Getting married is usually a carefully thought out and planned event. Even if it is a spur of the moment courthouse wedding, spouses think about what it means to be married. For some, this thought comes into play long before the wedding ceremony. And, because of this, spouses may consider what kind of role marital agreements might have. A prenuptial agreement may be a beneficial document to consider prior to a couple’s union.
The thought of divorce before a marriage has even begun is anything but romantic. Although the conversation can be difficult, including a prenuptial agreement in a marriage can help not only obtain useful financial information about an intended spouse, but it can also highlight what safeguards a person might want to include. This is especially true for those who have their own business.
How can a prenup protect a business? Prenups are a source of protection, and if one spouse has significantly has more assets, it is clear that protections are in order. Whether it is a small business or a family business, it is important to details how exactly a person wants the business treated.
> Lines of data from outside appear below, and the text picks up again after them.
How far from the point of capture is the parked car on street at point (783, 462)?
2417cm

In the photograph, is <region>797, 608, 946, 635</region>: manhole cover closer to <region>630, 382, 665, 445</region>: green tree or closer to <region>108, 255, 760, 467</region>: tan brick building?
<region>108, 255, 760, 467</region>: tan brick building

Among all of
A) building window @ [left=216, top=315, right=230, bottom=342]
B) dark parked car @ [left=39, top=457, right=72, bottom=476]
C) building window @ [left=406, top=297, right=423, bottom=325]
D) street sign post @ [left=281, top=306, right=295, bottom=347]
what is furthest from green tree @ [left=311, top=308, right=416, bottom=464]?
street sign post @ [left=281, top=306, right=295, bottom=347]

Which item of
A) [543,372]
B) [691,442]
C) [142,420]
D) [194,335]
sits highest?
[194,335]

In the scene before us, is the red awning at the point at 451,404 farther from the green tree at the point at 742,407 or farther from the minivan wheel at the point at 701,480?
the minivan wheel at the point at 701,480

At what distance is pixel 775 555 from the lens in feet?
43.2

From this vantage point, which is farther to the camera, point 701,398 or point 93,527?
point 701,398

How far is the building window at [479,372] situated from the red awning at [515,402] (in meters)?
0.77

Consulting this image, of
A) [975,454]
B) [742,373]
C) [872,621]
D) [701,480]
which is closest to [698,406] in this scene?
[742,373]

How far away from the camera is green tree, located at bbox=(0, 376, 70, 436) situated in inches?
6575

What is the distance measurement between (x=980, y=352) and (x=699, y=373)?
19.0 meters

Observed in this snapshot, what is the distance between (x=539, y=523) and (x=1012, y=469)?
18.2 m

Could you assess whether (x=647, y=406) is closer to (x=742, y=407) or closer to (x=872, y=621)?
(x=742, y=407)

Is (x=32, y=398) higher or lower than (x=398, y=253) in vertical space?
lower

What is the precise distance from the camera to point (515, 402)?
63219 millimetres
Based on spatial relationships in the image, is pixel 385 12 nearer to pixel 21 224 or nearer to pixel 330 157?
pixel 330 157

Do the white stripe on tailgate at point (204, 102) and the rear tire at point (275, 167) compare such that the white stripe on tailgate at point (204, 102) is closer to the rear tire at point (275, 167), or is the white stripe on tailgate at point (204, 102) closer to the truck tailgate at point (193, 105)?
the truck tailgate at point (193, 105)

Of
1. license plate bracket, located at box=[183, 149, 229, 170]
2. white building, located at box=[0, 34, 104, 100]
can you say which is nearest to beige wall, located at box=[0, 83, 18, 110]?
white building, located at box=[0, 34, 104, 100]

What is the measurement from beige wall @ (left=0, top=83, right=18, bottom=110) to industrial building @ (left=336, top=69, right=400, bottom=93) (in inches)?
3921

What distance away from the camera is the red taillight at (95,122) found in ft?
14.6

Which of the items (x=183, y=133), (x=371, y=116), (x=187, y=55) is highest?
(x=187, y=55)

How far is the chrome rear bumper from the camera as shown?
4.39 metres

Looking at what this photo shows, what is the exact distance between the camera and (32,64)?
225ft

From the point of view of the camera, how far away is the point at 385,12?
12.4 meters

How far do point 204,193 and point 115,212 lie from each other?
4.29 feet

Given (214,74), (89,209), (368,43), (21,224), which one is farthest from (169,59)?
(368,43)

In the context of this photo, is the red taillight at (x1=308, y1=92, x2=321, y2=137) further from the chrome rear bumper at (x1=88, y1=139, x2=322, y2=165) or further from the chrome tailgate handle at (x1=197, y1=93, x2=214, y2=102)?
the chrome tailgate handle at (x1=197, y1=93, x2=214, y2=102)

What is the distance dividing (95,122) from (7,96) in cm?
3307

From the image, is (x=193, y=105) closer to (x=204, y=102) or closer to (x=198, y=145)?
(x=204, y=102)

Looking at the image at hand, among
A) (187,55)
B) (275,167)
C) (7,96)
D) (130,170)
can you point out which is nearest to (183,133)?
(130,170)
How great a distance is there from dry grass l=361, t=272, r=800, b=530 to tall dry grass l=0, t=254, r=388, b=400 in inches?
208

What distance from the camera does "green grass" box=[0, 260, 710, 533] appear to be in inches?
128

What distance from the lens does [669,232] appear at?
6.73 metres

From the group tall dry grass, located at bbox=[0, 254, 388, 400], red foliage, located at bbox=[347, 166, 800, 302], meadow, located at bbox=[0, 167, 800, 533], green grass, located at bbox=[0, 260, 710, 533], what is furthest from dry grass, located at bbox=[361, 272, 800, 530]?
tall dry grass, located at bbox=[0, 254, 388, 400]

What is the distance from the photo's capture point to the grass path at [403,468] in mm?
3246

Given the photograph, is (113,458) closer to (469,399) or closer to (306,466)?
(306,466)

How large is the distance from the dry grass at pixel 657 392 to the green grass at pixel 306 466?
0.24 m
Much like a divorce impacts all the areas of a marriage, a divorce could reach a business, impacting its ability to remain.
By keeping a business separate from marital property, the longevity of a business is protected. This not only keeps the operation of the business running smoothly, it also ensures that the profits from the business are not up for division.
There are many things to think about when getting married, as it is two lives coming together as one unit. It is important to consider a premarital agreement and how it could benefit you.